From: Florian Weimer <fweimer@redhat.com>
To: Peter Zijlstra <peterz@infradead.org>
Cc: "André Almeida" <andrealmeid@igalia.com>,
"Thomas Gleixner" <tglx@linutronix.de>,
"Ingo Molnar" <mingo@redhat.com>,
"Darren Hart" <dvhart@infradead.org>,
"Davidlohr Bueso" <dave@stgolabs.net>,
"Arnd Bergmann" <arnd@arndb.de>,
sonicadvance1@gmail.com, linux-kernel@vger.kernel.org,
kernel-dev@igalia.com, linux-api@vger.kernel.org,
"Nathan Chancellor" <nathan@kernel.org>
Subject: Re: [PATCH v2 0/3] futex: Create set_robust_list2
Date: Mon, 04 Nov 2024 13:36:43 +0100 [thread overview]
Message-ID: <87jzdjxjj8.fsf@oldenburg3.str.redhat.com> (raw)

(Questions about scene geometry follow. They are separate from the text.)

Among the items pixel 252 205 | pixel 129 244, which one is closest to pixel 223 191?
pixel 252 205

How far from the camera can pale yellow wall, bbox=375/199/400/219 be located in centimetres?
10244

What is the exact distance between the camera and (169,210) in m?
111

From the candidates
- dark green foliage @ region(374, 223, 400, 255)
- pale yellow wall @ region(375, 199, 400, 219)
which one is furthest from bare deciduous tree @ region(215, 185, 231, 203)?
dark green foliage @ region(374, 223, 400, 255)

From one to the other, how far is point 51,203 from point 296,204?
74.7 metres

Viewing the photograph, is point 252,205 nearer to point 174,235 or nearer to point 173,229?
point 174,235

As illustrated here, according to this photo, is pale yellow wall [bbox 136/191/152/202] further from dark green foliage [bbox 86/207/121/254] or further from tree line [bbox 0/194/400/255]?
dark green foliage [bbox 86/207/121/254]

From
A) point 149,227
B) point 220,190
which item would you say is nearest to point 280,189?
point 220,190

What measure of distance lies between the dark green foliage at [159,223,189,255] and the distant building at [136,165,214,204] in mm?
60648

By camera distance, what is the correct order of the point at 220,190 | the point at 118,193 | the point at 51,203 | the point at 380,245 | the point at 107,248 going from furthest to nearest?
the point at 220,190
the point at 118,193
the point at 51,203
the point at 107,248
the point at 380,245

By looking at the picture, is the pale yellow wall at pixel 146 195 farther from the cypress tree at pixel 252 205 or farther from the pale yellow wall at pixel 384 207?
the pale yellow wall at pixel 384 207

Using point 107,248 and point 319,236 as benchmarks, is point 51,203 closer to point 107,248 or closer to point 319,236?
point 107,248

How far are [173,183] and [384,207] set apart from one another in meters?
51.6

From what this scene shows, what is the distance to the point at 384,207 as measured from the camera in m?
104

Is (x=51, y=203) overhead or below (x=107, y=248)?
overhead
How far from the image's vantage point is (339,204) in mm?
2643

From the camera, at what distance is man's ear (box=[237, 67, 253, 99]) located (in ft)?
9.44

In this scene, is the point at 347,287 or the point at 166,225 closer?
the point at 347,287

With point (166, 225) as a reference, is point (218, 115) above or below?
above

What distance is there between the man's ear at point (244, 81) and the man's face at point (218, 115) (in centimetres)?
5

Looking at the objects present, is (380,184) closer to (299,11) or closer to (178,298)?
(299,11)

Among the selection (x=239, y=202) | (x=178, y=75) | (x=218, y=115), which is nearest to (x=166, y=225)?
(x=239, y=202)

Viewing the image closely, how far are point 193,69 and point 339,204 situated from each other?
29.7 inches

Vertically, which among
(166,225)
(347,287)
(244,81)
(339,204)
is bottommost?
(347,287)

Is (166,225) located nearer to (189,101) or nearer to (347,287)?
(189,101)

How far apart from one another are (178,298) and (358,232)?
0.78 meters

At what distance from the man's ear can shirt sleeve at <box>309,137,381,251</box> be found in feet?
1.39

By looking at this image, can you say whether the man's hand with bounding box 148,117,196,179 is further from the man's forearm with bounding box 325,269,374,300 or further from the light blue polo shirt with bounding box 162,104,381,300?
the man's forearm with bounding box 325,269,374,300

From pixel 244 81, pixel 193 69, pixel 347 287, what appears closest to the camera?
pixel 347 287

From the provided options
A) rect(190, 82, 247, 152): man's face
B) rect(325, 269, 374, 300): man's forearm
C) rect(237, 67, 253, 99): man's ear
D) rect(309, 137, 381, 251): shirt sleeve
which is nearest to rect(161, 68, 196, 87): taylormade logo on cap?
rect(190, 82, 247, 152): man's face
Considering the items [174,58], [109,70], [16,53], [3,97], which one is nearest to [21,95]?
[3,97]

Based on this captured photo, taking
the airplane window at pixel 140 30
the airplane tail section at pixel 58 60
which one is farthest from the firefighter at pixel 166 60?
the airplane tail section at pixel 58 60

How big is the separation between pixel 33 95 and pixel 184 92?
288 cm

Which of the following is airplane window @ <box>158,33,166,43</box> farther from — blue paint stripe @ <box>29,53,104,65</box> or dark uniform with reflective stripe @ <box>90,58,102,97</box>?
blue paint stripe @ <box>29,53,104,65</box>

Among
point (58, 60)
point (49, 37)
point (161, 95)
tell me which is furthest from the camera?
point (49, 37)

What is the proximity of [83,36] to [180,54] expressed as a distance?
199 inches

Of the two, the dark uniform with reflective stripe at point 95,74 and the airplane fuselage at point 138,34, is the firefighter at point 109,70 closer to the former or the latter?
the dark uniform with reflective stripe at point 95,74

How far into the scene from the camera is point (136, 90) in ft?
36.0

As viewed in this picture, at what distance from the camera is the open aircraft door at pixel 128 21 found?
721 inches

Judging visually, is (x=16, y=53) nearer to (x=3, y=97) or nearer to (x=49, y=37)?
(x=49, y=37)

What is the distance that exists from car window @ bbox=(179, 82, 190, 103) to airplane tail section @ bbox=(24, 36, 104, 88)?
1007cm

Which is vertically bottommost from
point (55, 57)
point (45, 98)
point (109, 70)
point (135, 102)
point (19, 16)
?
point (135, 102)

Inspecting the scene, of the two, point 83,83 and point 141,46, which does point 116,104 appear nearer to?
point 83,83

In-Reply-To: <20241104113240.GB24862@noisy.programming.kicks-ass.net> (Peter Zijlstra's message of "Mon, 4 Nov 2024 12:32:40 +0100")
* Peter Zijlstra:
> On Sat, Nov 02, 2024 at 10:58:42PM +0100, Florian Weimer wrote:
>
>> QEMU hints towards further problems (in linux-user/syscall.c):
>>
>> case TARGET_NR_set_robust_list:
>> case TARGET_NR_get_robust_list:
>> /* The ABI for supporting robust futexes has userspace pass
>> * the kernel a pointer to a linked list which is updated by
>> * userspace after the syscall; the list is walked by the kernel
>> * when the thread exits. Since the linked list in QEMU guest
>> * memory isn't a valid linked list for the host and we have
>> * no way to reliably intercept the thread-death event, we can't
>> * support these. Silently return ENOSYS so that guest userspace
>> * falls back to a non-robust futex implementation (which should
>> * be OK except in the corner case of the guest crashing while
>> * holding a mutex that is shared with another process via
>> * shared memory).
>> */
>> return -TARGET_ENOSYS;
>
> I don't think we can sanely fix that. Can't QEMU track the robust thing
> itself and use waitpid() to discover the thread is gone and fudge things
> from there?
There are race conditions with munmap, I think, and they probably get a
lot of worse if QEMU does that.
See Rich Felker's bug report:
| The corruption is performed by the kernel when it walks the robust
| list. The basic situation is the same as in PR #13690, except that
| here there's actually a potential write to the memory rather than just
| a read.
|
| The sequence of events leading to corruption goes like this:
|
| 1. Thread A unlocks the process-shared, robust mutex and is preempted
| after the mutex is removed from the robust list and atomically
| unlocked, but before it's removed from the list_op_pending field of
| the robust list header.
|
| 2. Thread B locks the mutex, and, knowing by program logic that it's
| the last user of the mutex, unlocks and unmaps it, allocates/maps
| something else that gets assigned the same address as the shared mutex
| mapping, and then exits.
|
| 3. The kernel destroys the process, which involves walking each
| thread's robust list and processing each thread's list_op_pending
| field of the robust list header. Since thread A has a list_op_pending
| pointing at the address previously occupied by the mutex, the kernel
| obliviously "unlocks the mutex" by writing a 0 to the address and
| futex-waking it. However, the kernel has instead overwritten part of
| whatever mapping thread A created. If this is private memory it
| (probably) doesn't matter since the process is ending anyway (but are
| there race conditions where this can be seen?). If this is shared
| memory or a shared file mapping, however, the kernel corrupts it.
|
| I suspect the race is difficult to hit since thread A has to get
| preempted at exactly the wrong time AND thread B has to do a fair
| amount of work without thread A getting scheduled again. So I'm not
| sure how much luck we'd have getting a test case.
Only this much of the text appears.